Friday, October 30, 2009

Insurgency

What is an “insurgency”? Who or what are “insurgents”? Are they different from “guerrilla” fighters or “rebels”?

I try to pay attention to the language of “media-speak”. When a word like “insurgent” is used to refer to people in Vietnam, Iraq, Somalia or Afghanistan, it is used to evoke a particular image. What do you see when you hear “insurgent”?

Mirriam-Webster’s definition of “insurgency” is this: “the quality or state of being insurgent; specifically, a condition of revolt against a government that is less than an organized revolution and that is not recognized as belligerency.”

In other words, it’s a loosely organized rebellion by an indigenous population that does not agree with other nations’ recognition of the formal government under which they live, and who do not, themselves, constitute an internationally recognized nation or state.

It seems to me that “insurgency” has no real meaning outside the context of empire. It takes an empire to superimpose a government on people who prefer their own, more local traditions of governance.

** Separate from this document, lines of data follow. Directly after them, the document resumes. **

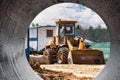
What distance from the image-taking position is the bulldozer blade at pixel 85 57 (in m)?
17.3

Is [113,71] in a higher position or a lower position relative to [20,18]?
lower

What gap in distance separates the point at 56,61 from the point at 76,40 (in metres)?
1.84

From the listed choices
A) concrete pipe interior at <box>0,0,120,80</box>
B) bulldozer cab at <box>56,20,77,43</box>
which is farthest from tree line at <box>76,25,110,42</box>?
concrete pipe interior at <box>0,0,120,80</box>

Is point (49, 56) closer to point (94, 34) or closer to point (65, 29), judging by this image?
point (65, 29)

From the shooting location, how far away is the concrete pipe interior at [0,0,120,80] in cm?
496

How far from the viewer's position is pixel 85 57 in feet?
57.9

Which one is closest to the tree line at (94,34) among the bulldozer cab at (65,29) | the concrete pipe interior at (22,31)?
the bulldozer cab at (65,29)

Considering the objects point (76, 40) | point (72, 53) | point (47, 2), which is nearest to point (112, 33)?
point (47, 2)

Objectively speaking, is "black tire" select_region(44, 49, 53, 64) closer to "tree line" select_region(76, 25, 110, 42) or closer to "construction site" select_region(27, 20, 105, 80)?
"construction site" select_region(27, 20, 105, 80)

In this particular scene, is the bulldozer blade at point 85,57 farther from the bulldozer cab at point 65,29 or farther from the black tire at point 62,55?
the bulldozer cab at point 65,29

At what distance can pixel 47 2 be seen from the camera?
250 inches

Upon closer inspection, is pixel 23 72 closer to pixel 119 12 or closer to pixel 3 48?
pixel 3 48

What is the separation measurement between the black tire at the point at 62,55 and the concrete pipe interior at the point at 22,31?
11.2 meters

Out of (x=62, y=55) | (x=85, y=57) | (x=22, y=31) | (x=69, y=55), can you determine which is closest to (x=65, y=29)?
(x=62, y=55)
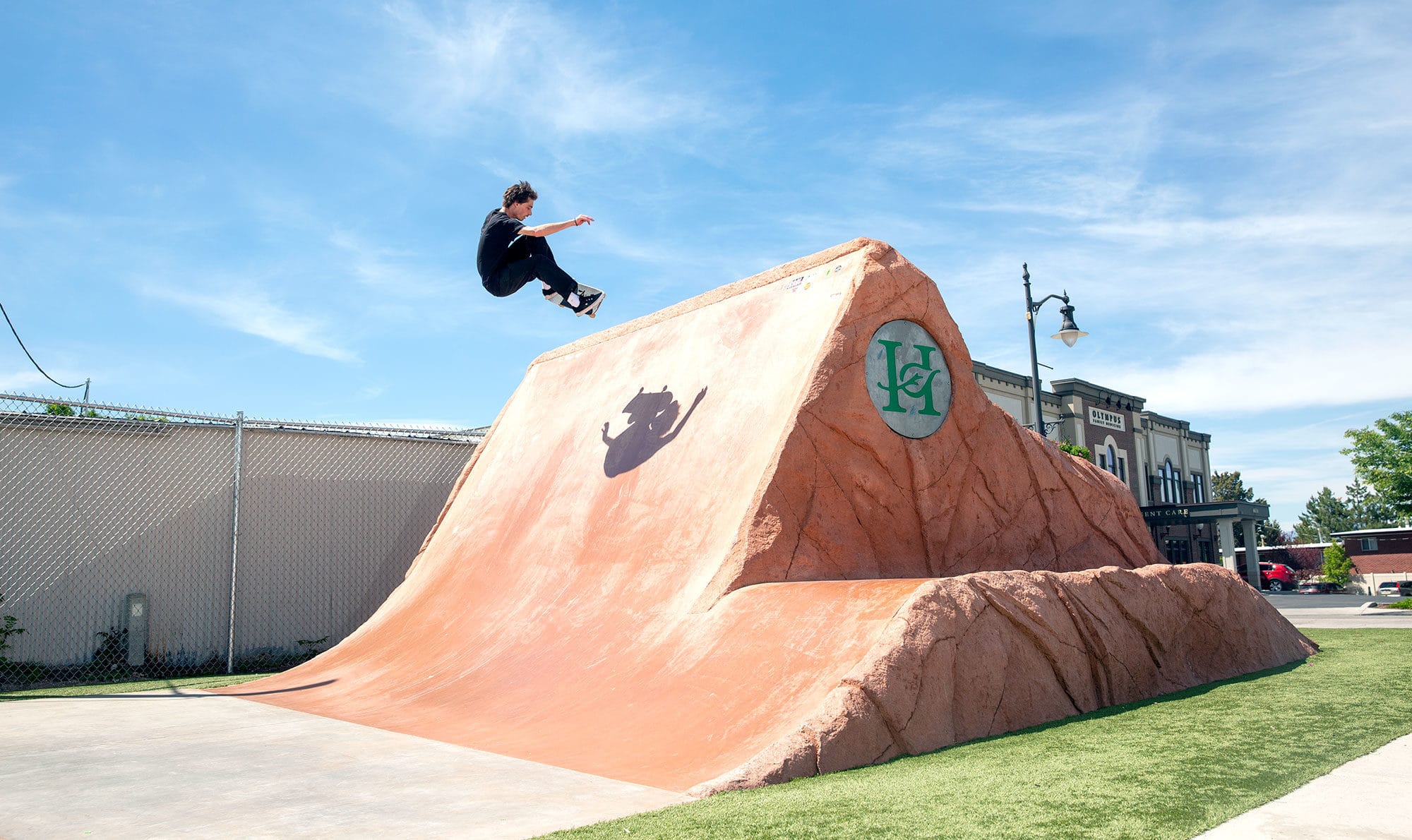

When I hear the word “insurgent” spoken, it sounds to me like “insubordinate” or “insolent”. I imagine adolescent troublemakers who just make trouble for the sake of making trouble. They simply won’t accept the rule of authorities other than themselves. They resist change, and their idealism may be commendable but they are prone to behaviors that belie their underlying evil nature. They are also anachronistic, refusing to yield to the inevitable march of the Modern Materialistic Imperial Movement. The Emperor’s crocodile tears may flow, but insurgents simply must be crushed.

Matthew Hoh was a U.S. Marine captain who served tours in Afghanistan before leaving the Marines to work in Afghanistan as a civilian advisor to the U.S. Department of State. Last month he submitted his letter of resignation, and began campaigning in Washington, D.C. for withdrawing American troops from Afghanistan. In his letter (which is posted on www.npr.org), he gives extensive detail regarding his decision to resign. “The Pashtun insurgency”, he writes, “which is composed of multiple, seemingly infinite, local groups, is fed by what is perceived by the Pashtun people as a continued and sustained assault, going back centuries, on Pashtun land, culture, traditions and religion by internal and external enemies.”

The Bush administration began the current phase of this “sustained assault” on the pretense of chasing Osama bin Laden and Al Qaeda, and prosecuting the former president's “war on terror”. I see it as just one more case of imperial ambitions trumping the dignity and autonomy, rights and traditions of indigenous populations. If we're at all evolving as a species, it's time we put an end to the Age of Empire.